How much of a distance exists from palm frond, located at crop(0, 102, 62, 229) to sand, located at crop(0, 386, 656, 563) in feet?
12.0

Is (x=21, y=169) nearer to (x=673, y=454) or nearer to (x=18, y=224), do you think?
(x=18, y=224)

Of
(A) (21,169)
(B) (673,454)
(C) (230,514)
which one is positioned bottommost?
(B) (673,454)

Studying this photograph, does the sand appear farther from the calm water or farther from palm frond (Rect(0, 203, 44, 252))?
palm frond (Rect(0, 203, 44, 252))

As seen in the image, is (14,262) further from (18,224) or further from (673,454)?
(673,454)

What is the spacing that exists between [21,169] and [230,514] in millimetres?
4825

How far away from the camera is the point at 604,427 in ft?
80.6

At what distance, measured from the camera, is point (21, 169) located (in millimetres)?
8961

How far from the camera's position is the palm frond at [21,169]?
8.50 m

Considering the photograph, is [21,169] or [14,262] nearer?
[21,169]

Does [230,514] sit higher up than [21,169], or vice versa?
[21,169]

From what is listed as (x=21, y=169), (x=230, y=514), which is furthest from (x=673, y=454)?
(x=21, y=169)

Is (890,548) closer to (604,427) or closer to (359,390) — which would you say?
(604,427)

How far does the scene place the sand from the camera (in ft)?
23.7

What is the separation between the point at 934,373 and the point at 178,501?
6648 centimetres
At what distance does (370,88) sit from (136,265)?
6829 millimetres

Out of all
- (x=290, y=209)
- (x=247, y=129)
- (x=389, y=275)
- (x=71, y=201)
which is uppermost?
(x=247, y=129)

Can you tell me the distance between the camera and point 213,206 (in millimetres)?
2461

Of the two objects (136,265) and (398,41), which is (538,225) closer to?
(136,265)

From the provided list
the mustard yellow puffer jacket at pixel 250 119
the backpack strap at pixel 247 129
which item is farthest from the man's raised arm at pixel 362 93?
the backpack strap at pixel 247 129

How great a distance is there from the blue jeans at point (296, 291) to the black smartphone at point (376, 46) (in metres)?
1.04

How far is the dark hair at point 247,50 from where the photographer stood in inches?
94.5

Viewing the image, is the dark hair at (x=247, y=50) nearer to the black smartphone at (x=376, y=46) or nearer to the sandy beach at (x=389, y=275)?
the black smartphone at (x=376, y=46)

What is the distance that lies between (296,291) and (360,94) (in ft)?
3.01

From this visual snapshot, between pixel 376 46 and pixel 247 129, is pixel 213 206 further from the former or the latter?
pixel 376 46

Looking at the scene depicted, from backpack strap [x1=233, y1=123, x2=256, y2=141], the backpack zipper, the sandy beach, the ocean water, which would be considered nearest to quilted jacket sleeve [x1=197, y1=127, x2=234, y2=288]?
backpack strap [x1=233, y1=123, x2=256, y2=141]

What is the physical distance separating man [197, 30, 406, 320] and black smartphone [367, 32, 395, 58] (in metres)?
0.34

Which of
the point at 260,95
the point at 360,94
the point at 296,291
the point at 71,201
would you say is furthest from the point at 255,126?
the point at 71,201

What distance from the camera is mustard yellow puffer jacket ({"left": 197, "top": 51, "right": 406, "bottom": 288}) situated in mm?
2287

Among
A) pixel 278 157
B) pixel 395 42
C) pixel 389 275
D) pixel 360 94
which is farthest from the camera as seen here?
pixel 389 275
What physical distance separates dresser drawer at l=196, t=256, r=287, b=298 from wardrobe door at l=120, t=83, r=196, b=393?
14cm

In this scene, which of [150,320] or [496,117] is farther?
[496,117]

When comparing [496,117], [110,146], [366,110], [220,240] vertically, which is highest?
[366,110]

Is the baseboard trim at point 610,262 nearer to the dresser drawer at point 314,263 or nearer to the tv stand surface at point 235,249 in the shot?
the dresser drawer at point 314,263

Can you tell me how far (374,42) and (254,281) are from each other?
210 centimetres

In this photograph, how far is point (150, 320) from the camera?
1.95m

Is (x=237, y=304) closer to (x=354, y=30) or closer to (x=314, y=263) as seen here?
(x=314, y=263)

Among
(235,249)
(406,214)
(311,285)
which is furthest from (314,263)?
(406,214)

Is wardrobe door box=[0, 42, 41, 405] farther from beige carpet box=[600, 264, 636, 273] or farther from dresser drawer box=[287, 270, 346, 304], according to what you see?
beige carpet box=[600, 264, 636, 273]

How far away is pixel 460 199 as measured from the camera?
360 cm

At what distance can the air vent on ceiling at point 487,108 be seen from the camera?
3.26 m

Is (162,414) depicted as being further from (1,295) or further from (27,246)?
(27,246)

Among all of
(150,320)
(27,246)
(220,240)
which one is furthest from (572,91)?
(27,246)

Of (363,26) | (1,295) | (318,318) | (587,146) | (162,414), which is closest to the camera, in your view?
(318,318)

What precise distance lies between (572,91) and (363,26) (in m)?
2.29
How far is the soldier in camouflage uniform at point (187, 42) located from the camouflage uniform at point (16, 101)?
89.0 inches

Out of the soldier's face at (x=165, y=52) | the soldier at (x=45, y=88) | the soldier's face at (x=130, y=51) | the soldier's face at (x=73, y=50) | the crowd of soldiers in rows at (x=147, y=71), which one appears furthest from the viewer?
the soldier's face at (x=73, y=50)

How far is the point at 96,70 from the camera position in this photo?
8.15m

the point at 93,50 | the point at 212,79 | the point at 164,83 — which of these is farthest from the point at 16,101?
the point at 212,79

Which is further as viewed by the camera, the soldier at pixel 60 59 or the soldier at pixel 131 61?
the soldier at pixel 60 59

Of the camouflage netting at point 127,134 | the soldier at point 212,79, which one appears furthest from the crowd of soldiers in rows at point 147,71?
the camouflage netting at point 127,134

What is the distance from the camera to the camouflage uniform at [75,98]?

____________

◆ Arbeitsauftrag: Benenne in sämtlichen Daten „mustard yellow puffer jacket“ in „yellow down jacket“ um und gib sie ansonsten unverändert wieder.

◆ Ergebnis der Übung:
How much of a distance exists from palm frond, located at crop(0, 102, 62, 229) to sand, located at crop(0, 386, 656, 563) in feet?
12.0

Is (x=21, y=169) nearer to (x=673, y=454) or nearer to (x=18, y=224), do you think?
(x=18, y=224)

Of
(A) (21,169)
(B) (673,454)
(C) (230,514)
which one is positioned bottommost?
(B) (673,454)

Studying this photograph, does the sand appear farther from the calm water or farther from palm frond (Rect(0, 203, 44, 252))?
palm frond (Rect(0, 203, 44, 252))

As seen in the image, is (14,262) further from (18,224) or further from (673,454)?
(673,454)

What is the spacing that exists between [21,169] and [230,514] in millimetres?
4825

How far away from the camera is the point at 604,427 in ft?
80.6

At what distance, measured from the camera, is point (21, 169) located (in millimetres)?
8961

How far from the camera's position is the palm frond at [21,169]?
8.50 m

Considering the photograph, is [21,169] or [14,262] nearer?
[21,169]

Does [230,514] sit higher up than [21,169], or vice versa?
[21,169]

From what is listed as (x=21, y=169), (x=230, y=514), which is furthest from (x=673, y=454)?
(x=21, y=169)

Is (890,548) closer to (604,427) or closer to (359,390) — which would you say?
(604,427)

How far does the scene place the sand from the camera (in ft)?
23.7

What is the separation between the point at 934,373 and the point at 178,501?
6648 centimetres
At what distance does (370,88) sit from (136,265)?
6829 millimetres

Out of all
- (x=290, y=209)
- (x=247, y=129)
- (x=389, y=275)
- (x=71, y=201)
which is uppermost?
(x=247, y=129)

Can you tell me the distance between the camera and point 213,206 (in millimetres)?
2461

Of the two objects (136,265) and (398,41), which is (538,225) closer to?
(136,265)

From the provided list
the yellow down jacket at pixel 250 119
the backpack strap at pixel 247 129
which item is farthest from the man's raised arm at pixel 362 93?
the backpack strap at pixel 247 129

How great a distance is there from the blue jeans at point (296, 291) to the black smartphone at point (376, 46) (in metres)?
1.04

How far is the dark hair at point 247,50 from where the photographer stood in inches?
94.5

Viewing the image, is the dark hair at (x=247, y=50) nearer to the black smartphone at (x=376, y=46) or nearer to the sandy beach at (x=389, y=275)?
the black smartphone at (x=376, y=46)

What is the distance that lies between (296,291) and (360,94) (in ft)?
3.01

From this visual snapshot, between pixel 376 46 and pixel 247 129, is pixel 213 206 further from the former or the latter?
pixel 376 46

Looking at the scene depicted, from backpack strap [x1=233, y1=123, x2=256, y2=141], the backpack zipper, the sandy beach, the ocean water, which would be considered nearest to quilted jacket sleeve [x1=197, y1=127, x2=234, y2=288]?
backpack strap [x1=233, y1=123, x2=256, y2=141]

What is the physical distance separating man [197, 30, 406, 320] and black smartphone [367, 32, 395, 58] (in metres)?
0.34

Which of
the point at 260,95
the point at 360,94
the point at 296,291
the point at 71,201
would you say is furthest from the point at 255,126?
the point at 71,201

What distance from the camera is yellow down jacket ({"left": 197, "top": 51, "right": 406, "bottom": 288}) situated in mm?
2287

Among
A) pixel 278 157
B) pixel 395 42
C) pixel 389 275
D) pixel 360 94
which is farthest from the camera as seen here?
pixel 389 275
What physical distance separates dresser drawer at l=196, t=256, r=287, b=298 from wardrobe door at l=120, t=83, r=196, b=393?
14cm

In this scene, which of [150,320] or [496,117] is farther?
[496,117]

When comparing [496,117], [110,146], [366,110], [220,240] vertically, which is highest?
[366,110]

Is the baseboard trim at point 610,262 nearer to the dresser drawer at point 314,263 or nearer to the tv stand surface at point 235,249 in the shot?
the dresser drawer at point 314,263

Can you tell me how far (374,42) and (254,281) are from each other?
210 centimetres

In this photograph, how far is point (150, 320) from the camera?
1.95m

Is (x=237, y=304) closer to (x=354, y=30) or closer to (x=314, y=263) as seen here?
(x=314, y=263)

Among
(235,249)
(406,214)
(311,285)
which is furthest from (314,263)?
(406,214)

Is wardrobe door box=[0, 42, 41, 405] farther from beige carpet box=[600, 264, 636, 273] or farther from dresser drawer box=[287, 270, 346, 304], according to what you see?
beige carpet box=[600, 264, 636, 273]

How far away is pixel 460 199 as measured from the camera?
360 cm

At what distance can the air vent on ceiling at point 487,108 be seen from the camera?
3.26 m

Is (162,414) depicted as being further from (1,295) or further from (27,246)?
(27,246)

Among all of
(150,320)
(27,246)
(220,240)
which one is furthest from (572,91)?
(27,246)

Of (363,26) | (1,295) | (318,318) | (587,146) | (162,414), which is closest to the camera, in your view?
(318,318)

What precise distance lies between (572,91) and (363,26) (in m)?
2.29
How far is the soldier in camouflage uniform at point (187, 42) located from the camouflage uniform at point (16, 101)?
89.0 inches

Out of the soldier's face at (x=165, y=52) | the soldier at (x=45, y=88) | the soldier's face at (x=130, y=51) | the soldier's face at (x=73, y=50) | the crowd of soldiers in rows at (x=147, y=71), which one appears furthest from the viewer?
the soldier's face at (x=73, y=50)

How far is the point at 96,70 from the camera position in this photo?
8.15m

the point at 93,50 | the point at 212,79 | the point at 164,83 — which of these is farthest from the point at 16,101?
the point at 212,79

Which is further as viewed by the camera, the soldier at pixel 60 59 or the soldier at pixel 131 61?
the soldier at pixel 60 59

Of the camouflage netting at point 127,134 | the soldier at point 212,79, which one appears furthest from the crowd of soldiers in rows at point 147,71?
the camouflage netting at point 127,134

What is the distance from the camera to the camouflage uniform at [75,98]?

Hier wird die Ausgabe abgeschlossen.